Ben Lingard


Snow Leopards and Skyscrapers

When we were in London for the interim show, I made time to see Snow Leopards and Skyscrapers by Sarah Morris at White Cube. The attendant told me off for trying to take pictures, so these are scraped from the website.

I had wanted to see the show anyway, but it ended up being one of those exhibitions that stays with you because it leaves you circling around things you are still trying to work out. I came away feeling energised but also slightly conflicted, which is probably a good thing. It made me want to get back into the studio. It also made me think again about a difficulty I keep returning to in my own work; how to balance some sort of political critique with aesthetic output.

That question feels especially pressing because I increasingly think that what I am doing needs to be more political, whatever that means in practice. I do not mean illustrating political messages or producing works that simply announce a position. It is more that the subject matter I am dealing with, particularly around AI, is already super-political whether I like it or not. It just isn’t good enough to treat AI as a new image-making tool. It is bound up with extraction, labour, energy use, corporate power, environmental damage, and the concentration of infrastructure in the hands of a relatively small number of companies. Once you start making work about AI, those conditions are already there, whether they are explicitly named or not.

One consequence of this that I have already experienced is that a lot of people will default to assuming that if you are making work that addresses AI, you must therefore be in favour of AI. The terms of the debate have hardened very quickly. Positions have become entrenched. In that environment, nuance can read as endorsement. To engage critically with AI imagery, to use it as a subject, or even to work through its implications in a painterly way, can easily be mistaken for advocacy. I would argue that my own position is much more ambivalent and critical than that, but ambivalence is difficult to communicate when public discussion tends to flatten everything into a binary: enthusiasm or rejection. This creates a communication problem. How do you make work that inhabits a contradiction without having that contradiction resolved for you by the viewer before they have even really looked?

Seeing Morris’s exhibition brought that problem into focus in a different register. Her paintings are SO convincing as objects. They are highly finished, highly controlled, seductive in all the obvious ways: scale, colour, surface, precision, confidence. You can absolutely see why people are drawn to them. I was drawn to them. But standing in front of them, I found myself wondering about the status of the critique they appear to stage. I can see critique there, or at least I think I can. There is something in the coolness, the compression of architecture into graphic systems, the slickness of corporate and urban visual language, that suggests distance or disapproval. Yet I also wonder how much critique really remains once that language has been transformed into such desirable objects.

The paintings reminded me of Marc Augé’s idea of the non-place: spaces of transit, circulation, administration, and temporary occupation defined less by lived identity than by systems, instructions, and movement. Airports, hotels, motorways, corporate lobbies, financial districts. Morris’s paintings seem close to that terrain. They evoke systems more than places, surfaces more than depths, movement more than dwelling. But that is also where my uncertainty begins, because there is a fine line between diagnosing the aesthetic of non-place and fetishising it. At a certain point, one has to ask whether the work is exposing these structures or simply rendering them glamorous.

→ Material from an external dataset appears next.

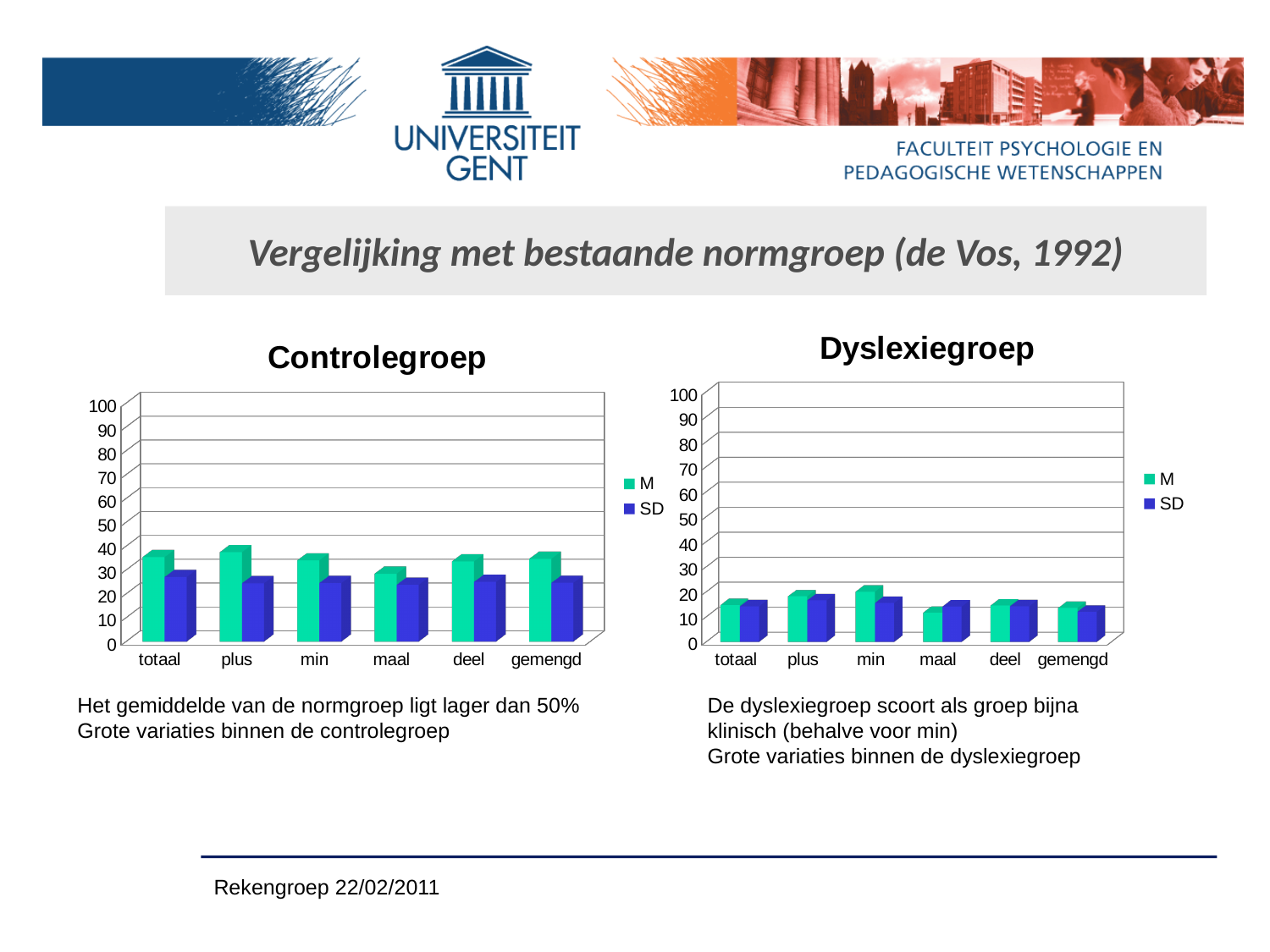
What are the two legend entries in the Controlegroep chart? M and SD In the Dyslexiegroep chart, is the M value for min greater or less than 10? greater In the Dyslexiegroep chart, which is larger for maal: M or SD? SD In the Dyslexiegroep chart, which category has the highest M value? min How many categories are shown on the x axis of the Controlegroep chart? 6 In the Dyslexiegroep chart, is the M value for plus greater or less than 30? less In the Controlegroep chart, is the M value for totaal greater or less than 30? greater In the Controlegroep chart, which category has the lowest M value? maal In the Controlegroep chart, which is larger for totaal: M or SD? M How many series does the legend of the Dyslexiegroep chart list? 2 In the Dyslexiegroep chart, which category has the lowest M value? maal What kind of chart is the Controlegroep chart? bar chart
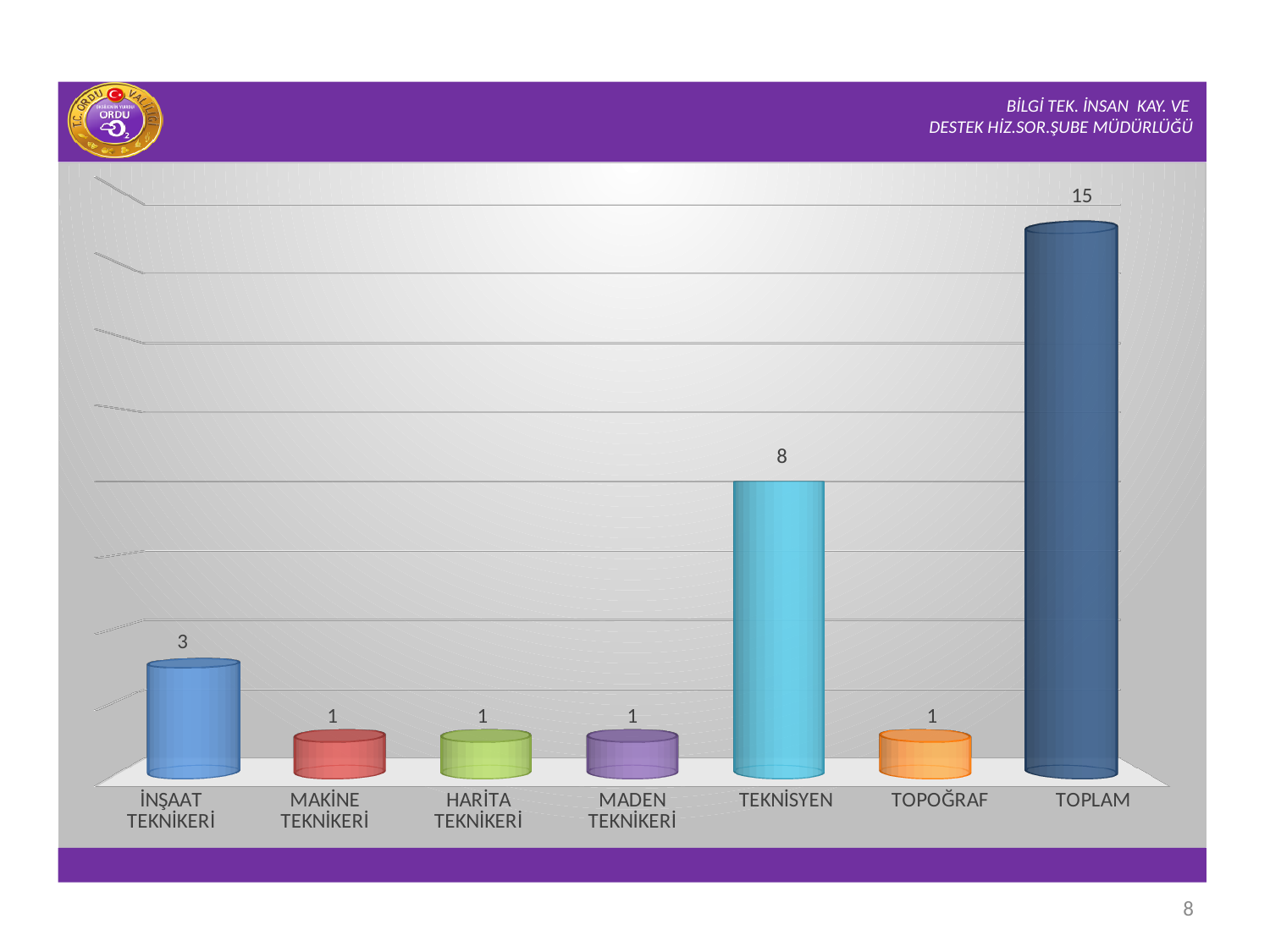
What is the value for TOPLAM? 15 What is the value for MADEN TEKNİKERİ? 1 What is the value for İNŞAAT TEKNİKERİ? 3 What is the difference between the values for TOPLAM and TEKNİSYEN? 7 Excluding TOPLAM, which category has the highest value? TEKNİSYEN How many categories are shown on the x axis? 7 What is the value for TOPOĞRAF? 1 Which is larger, the value for İNŞAAT TEKNİKERİ or the value for MAKİNE TEKNİKERİ? İNŞAAT TEKNİKERİ What is the value for TEKNİSYEN? 8 Which category has the highest value? TOPLAM What kind of chart is shown on the slide? Bar chart What is the difference between the values for TEKNİSYEN and İNŞAAT TEKNİKERİ? 5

That is probably the uncomfortable question that stayed with me after the exhibition. These are objects that the people who own BlackRock would probably like to have on the wall. I guess that that is a glib way of putting it, but I think that it gets at something real. Is this a form of critique already perfectly adapted to the spaces it might claim to resist? Is it just a way of commodifying a gentle tone of disapproval? The work does not fail because it is seductive; the seduction is part of what makes it compelling. But there is still a question about what happens when critique takes a form so easily absorbed by the circuits of luxury, branding, and institutional prestige that it seems to comment on.

A slight sidebar, though not really unrelated, is the sheer level of production on display. The production values were insane. Everything felt immaculate. That in itself says something about the contemporary art world and the way it delineates expectations around professionalism and finish at different points in the system. When I was at GSA, only a few years ago, there was a huge premium placed on something called ‘provisionality’. That word was everywhere. It was often framed as a virtue: a way of keeping work open, experimental, unresolved, not closing things down too quickly. I do not think that is wrong, and I do not think experimentation is something I need to leave behind. But it can feel slightly dissonant as a student to be told that work should stay rough and provisional, then to walk into commercial galleries and find them full of immaculately manufactured objects. You start to wonder how one relates to the other. How do you get from one to the other? At what point does provisionality stop being useful as a method and start looking more like something that belongs to a particular stage of the system? I do not have a fixed answer to that, but seeing Morris’s exhibition made the contrast feel especially sharp.

For all of these doubts and questions, I loved the exhibition. I like it when a show does not let me settle too quickly. More than anything, I like it when you leave wanting to get into the studio and make work. That is what this exhibition did. It did not give me answers about how political my own work should be, or what form that politics ought to take. But it made the problem feel urgent in a productive way. It made me think that perhaps the task is not to choose between critique and seduction, but to work harder at the point where they become difficult to separate.